Contemporary reception came from reviewers and columnists at The Globe and Mail, Toronto Star, Ottawa Citizen, Vancouver Sun, and cultural broadcasters at CBC Radio. The magazine influenced editorial decisions at presses such as McClelland & Stewart, House of Anansi Press, Coach House Press, Cormorant Books, and Tundra Books. Its role in launching careers contributed to later awards and appointments at institutions like Royal Society of Canada, Parliamentary Poet Laureate of Canada, and university chairs at McMaster University, Simon Fraser University, and Dalhousie University. Internationally, its intersections with editors from New York Review of Books, London Review of Books, and The New Republic amplified Canadian literary visibility during cultural moments connected to events like the Expo 67 cultural program and the broader North American literary marketplace.

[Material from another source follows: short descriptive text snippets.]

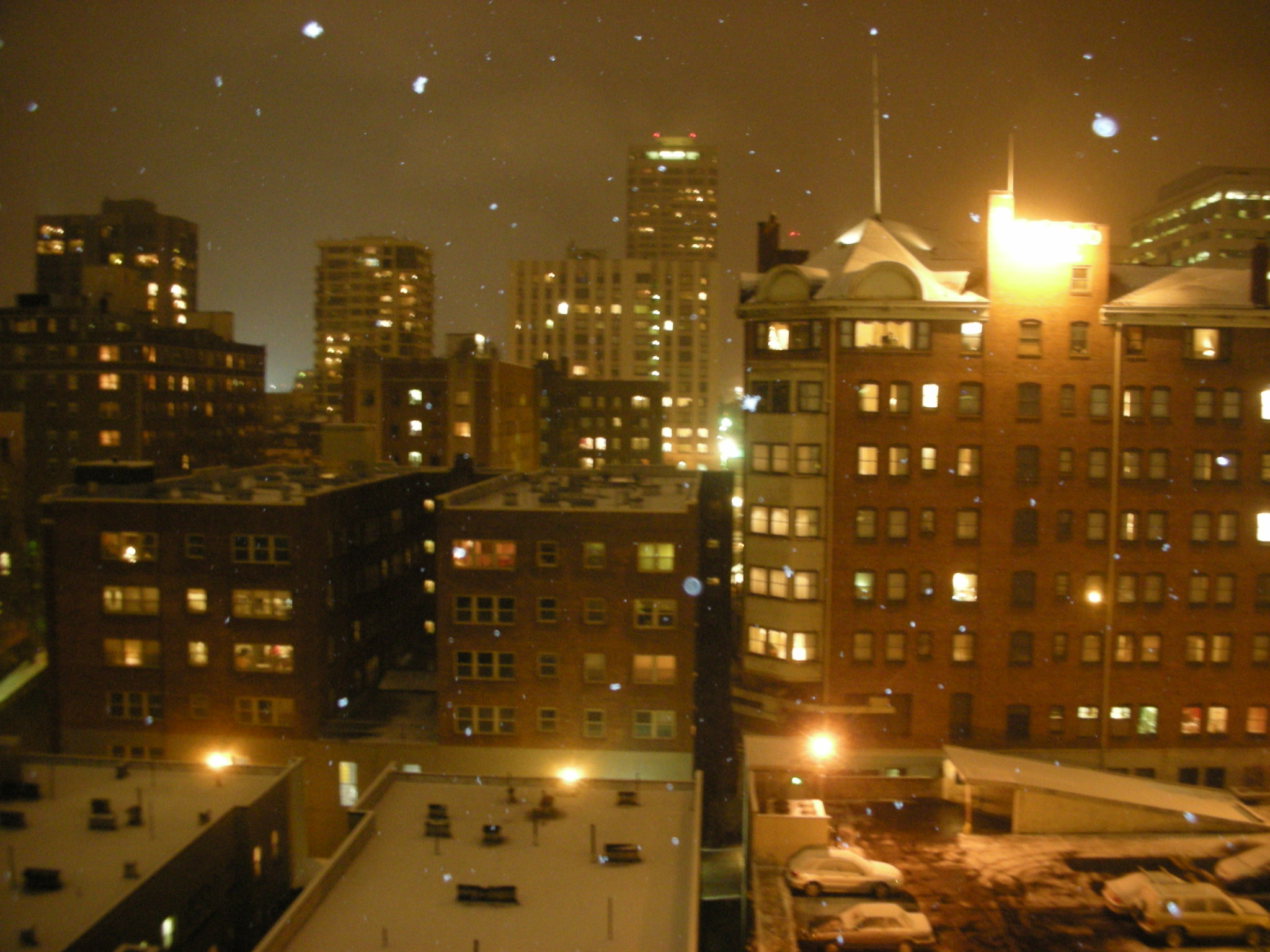 Only Holy Story 雪の夜に Mi Diario En Seattle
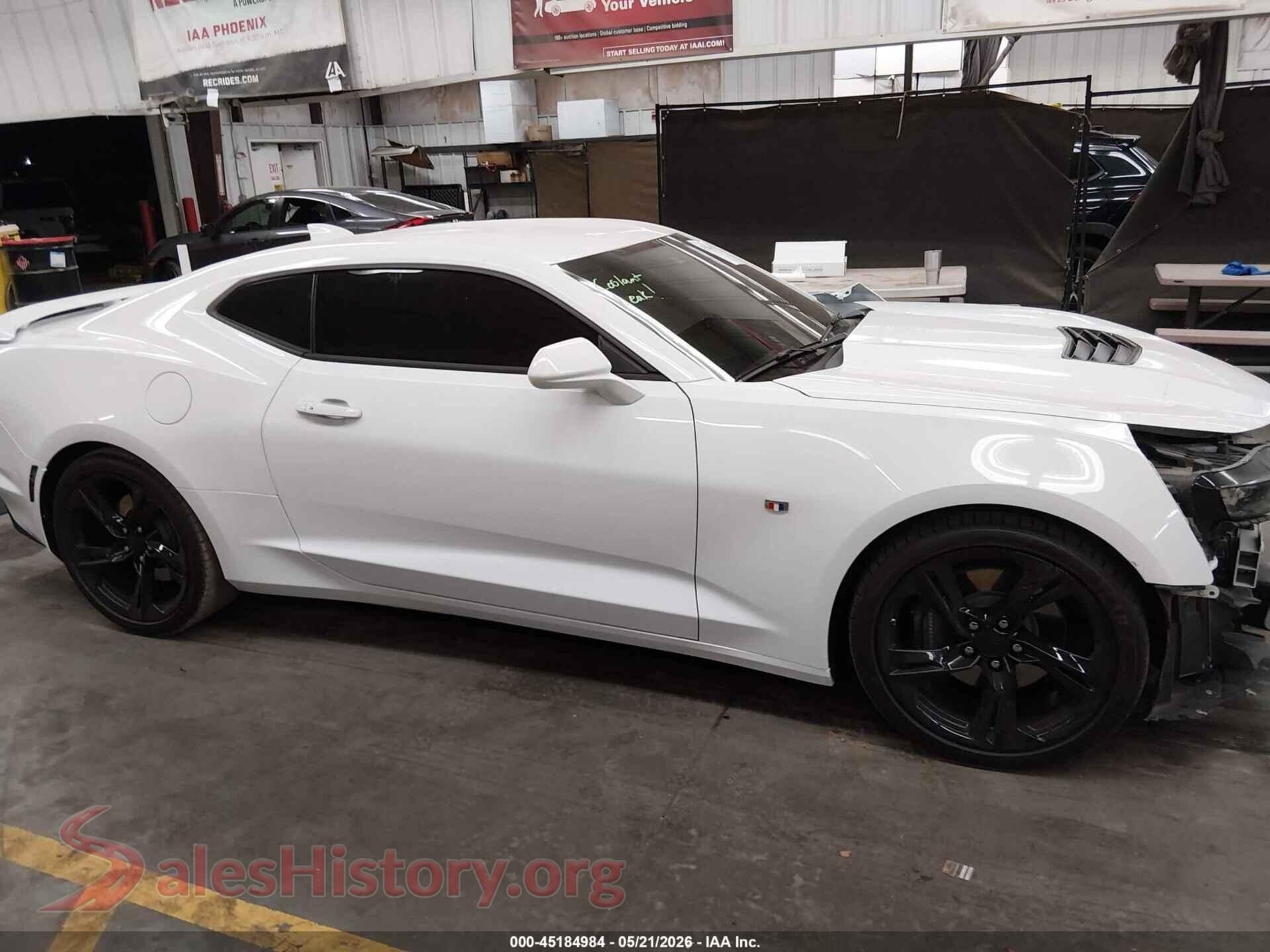 2019 CHEVROLET CAMARO VIN 1G1FH1R73K0123148, auction photo 14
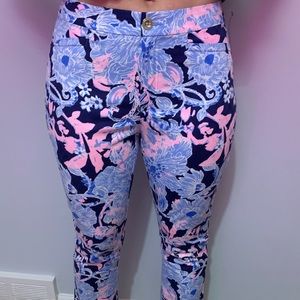 Lily pulitzer printed pants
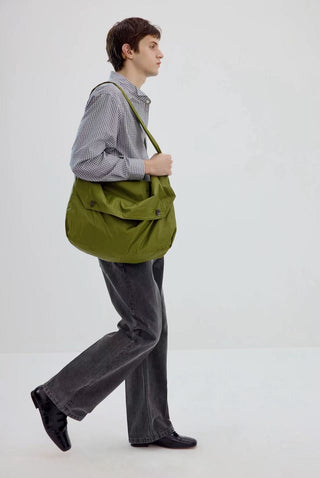 OVS Coated Bag-Moss Green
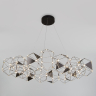 Подвесная люстра Eurosvet Uma 90369/15 черный жемчуг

Published primarily in Toronto, issues appeared quarterly and later bimonthly with formats that combined essays, portfolios, and review sections. Typical issues ran features alongside departments similar to those in The New Yorker, New Statesman, The Spectator, and The Atlantic Monthly, with cover art often by illustrators and painters linked to galleries such as the Art Gallery of Ontario and the National Gallery of Canada. Subscriptions and distribution used networks of bookstores like Chapters, independent retailers on Queen Street West, and academic channels through university bookstores at University of Toronto and McGill University. Printing and typesetting were handled by commercial shops often used by Canadian small presses and mimeograph‑era operations connected to literary collectives that later formed cooperatives modeled on Coach House Press.
Archival runs are held in special collections at institutions including Library and Archives Canada, University of Toronto Libraries, McMaster University Library, Queen's University Archives, McGill University Library, University of British Columbia Library, and regional archives at Toronto Public Library and Vancouver Public Library. Selected issues appear in digitized form in catalogues and union lists used by scholars at JSTOR‑like repositories and research services at WorldCat. The magazine's influence persists in anthologies and critical studies published by academic presses such as University of Toronto Press, McGill‑Queen's University Press, and UBC Press, and in retrospectives organized by cultural centers including Harbourfront Centre and provincial arts councils.